We next asked whether TGR efficiency was affected by chromosomal location. RGT2 and SNF3 are 0.1 Mb apart on chromosome IVL; YHP1 and SUM1 are ∼1.1 Mb away from these genes on the other arm of chromsome IV and separated from each other by 0.2 Mb. CAT8, RGT1, SWE1 and SWI4 are on other chromosomes (XIII, XI, X and V, respectively). The rgt2Δ::URA3, snf3Δ::URA3, yhp1Δ::URA3, rgt1Δ::URA3 and cat8Δ::URA3 strains constructed above were transformed with a fragment that targeted replacement of URA3 with LEU2 (‘marker replacement’). This disruption fragment, v:LEU2:u, contained 40 bp of homology to vector sequence inserted with the original URA3 disruption, followed by LEU2, followed by 40 bp of homology to an internal sequence in URA3. All five loci had TGR efficiencies in the range of 6–8% (Table 2). Thus, for the genes tested, the chromosomal location did not have a large effect on TGR efficiency. Interestingly, the TGR efficiency relative to the GC content (left side, 48%; right side, 35%) was lower for the v:LEU2:u fragment than for the x:URA3:x fragments shown in the previous experiments (Fig. 1C). The most likely explanation for this difference is that conversion of the leu2-3,112 locus occurred at higher frequencies than conversion of the ura3-1 locus.

Table 2. Efficiency of targeted replacement of URA3 gene.

Genotype Percentage targeteda  
  v:L:ub v:L:U(199)c
CAT8:URA3
8 (100)
19 (129)
RGT2:URA3
7 (100)
16 (118)
RGT1:URA3
7 (96)
19 (120)
YHP1:URA3
7 (96)
15 (120)
SNF3:URA3 6 (98) 17 (120)

a(Replacements/total transformants) × 100%; numbers of transformants are in parentheses.

bv:L:u contains 40 bp of vector sequence present at the 5′ end of each disrupted gene, followed by LEU2, followed by 40 bp of URA3 sequence present at 3′ end of each disrupted gene.
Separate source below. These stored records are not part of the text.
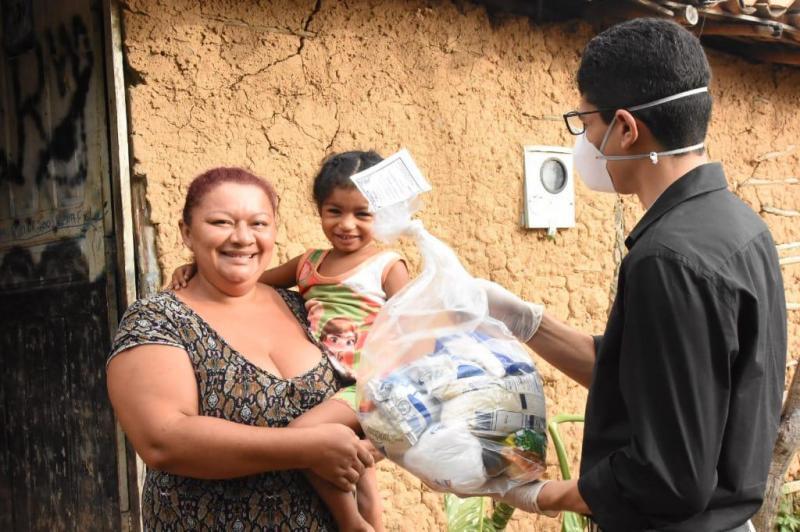 PFM inicia entrega de cestas básicas para alunos do município
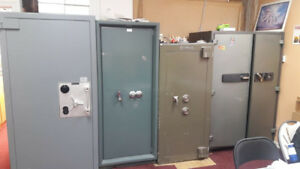 JEWELLERY SHOWROOM SHOWCASE AND SAFES FOR SALE
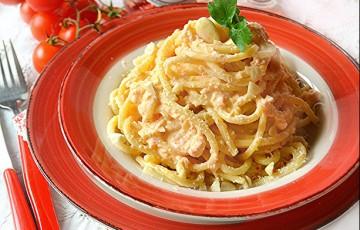 Bucatini con pesto di mandorle alla siciliana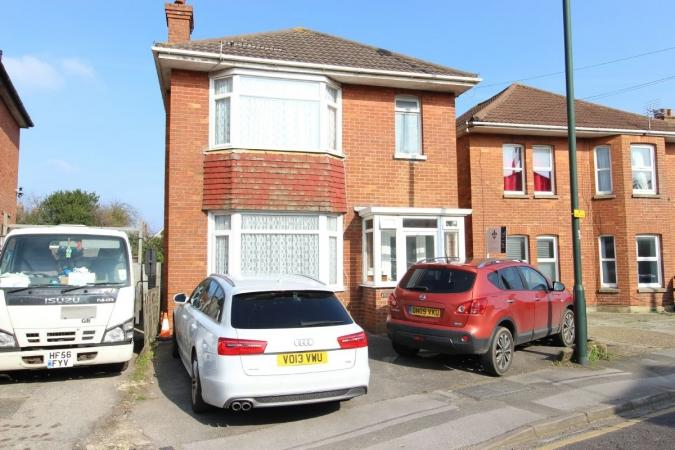 5 Bedrooms Detached House for sale in Ensbury Park Road, Ensbury Park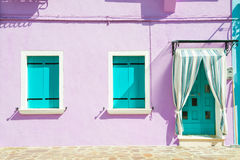 Camera con le pareti e le finestre porpora del turchese Fotografia Stock Libera da Diritti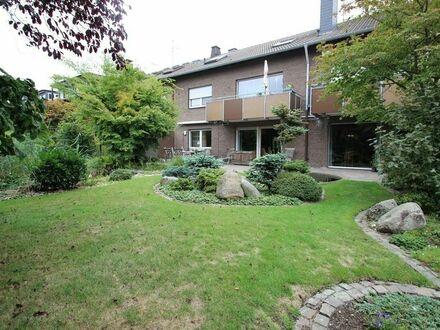 Haus im Haus! Großzügige Eigentumswohnung mit Gästeappartement im Egelmeer!
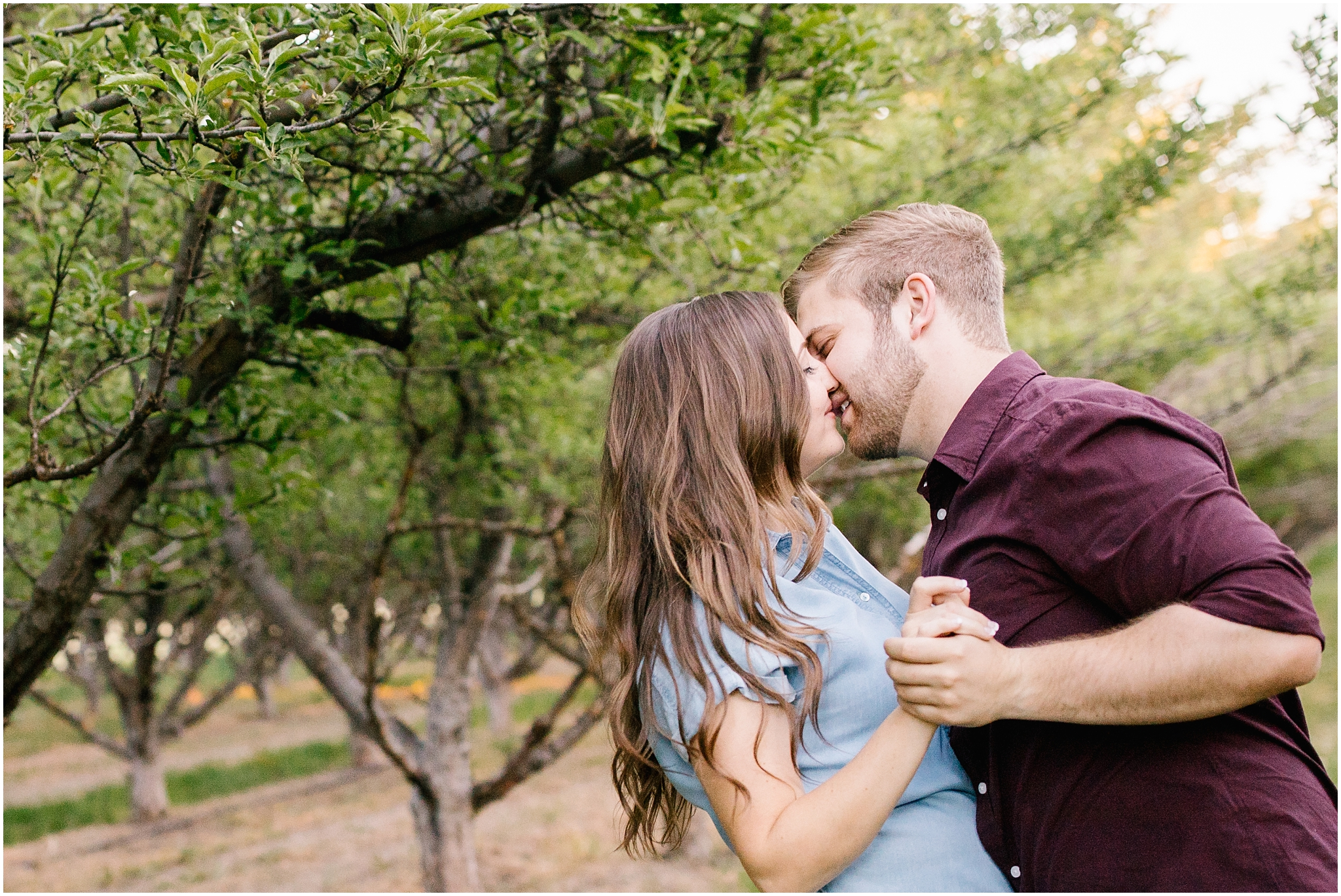Lizzie-B-Imagery-Utah-Wedding-Photographer-Thanksgiving-Point-Payson-Temple_0157.jpg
cv:L:U(199) contains 40 bp of vector sequence present at the 5′ end of each disrupted gene, followed by LEU2, followed by 199 bp of URA3 sequence present at 3′ end of each disrupted gene.

200 bp one-arm extended fragments greatly increase TGR frequency

Although TGR efficiency increased only modestly when the length of homology was increased from 35 to 55 bp, earlier studies show that large regions of homology at both ends of a disruption fragment (3) greatly increase this efficiency (5). To further explore the effect of length on TGR efficiency, we extended the length of homology on the v:LEU2:u disruption fragment from 40 to 199 bp using fusion PCR (see Materials and Methods). This ‘one-arm extended’ fragment, v:LEU2:u(199), was then used for marker replacement in the same five strains as the previous experiment. The TGR efficiency with the one-arm extended fragment was approximately three times greater than original fragment for each of the five strains (Table 2). Thus, increasing the length of the targeting regions from 40 to 60 bp had little effect on TGR efficiency, but increasing the length the targeting region on one end of the fragment to 200 bp greatly increased this efficiency.

DISCUSSION

TGR using fragments generated by PCR is a common method for creating gene deletions in yeast; thus it is both interesting and valuable to understand the parameters that determine the efficacy of this technique. Our two principle results are: (i) the frequency of TGR/transformant (termed TGR efficiency) varies by >10-fold when different sequences were targeted; (ii) the TGR efficiency tends to increase as GC content increases.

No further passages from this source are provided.